• [Task prompt]
Please write out exactly the lines of the data below from the line holding "Subotnje nevrijeme zahvatilo" through the line holding "Rómske deti hrajú futbal", and leave out the rest.

-- Entries supplied follows --

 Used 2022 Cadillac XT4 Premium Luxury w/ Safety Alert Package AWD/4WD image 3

-- Entries supplied concluded --
-- Entries supplied follows --

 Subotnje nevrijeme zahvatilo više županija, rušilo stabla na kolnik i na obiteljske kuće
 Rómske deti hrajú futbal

-- Entries supplied concluded --
-- Entries supplied follows --

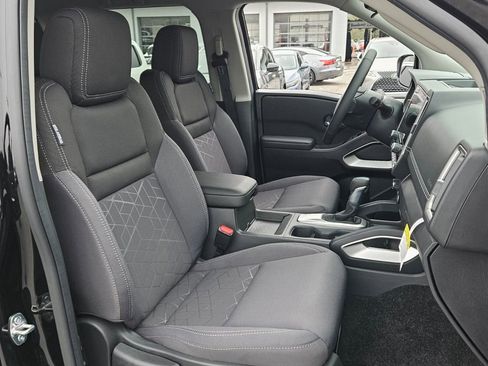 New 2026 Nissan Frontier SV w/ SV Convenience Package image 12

-- Entries supplied concluded --

• [Your solution]
 Subotnje nevrijeme zahvatilo više županija, rušilo stabla na kolnik i na obiteljske kuće
 Rómske deti hrajú futbal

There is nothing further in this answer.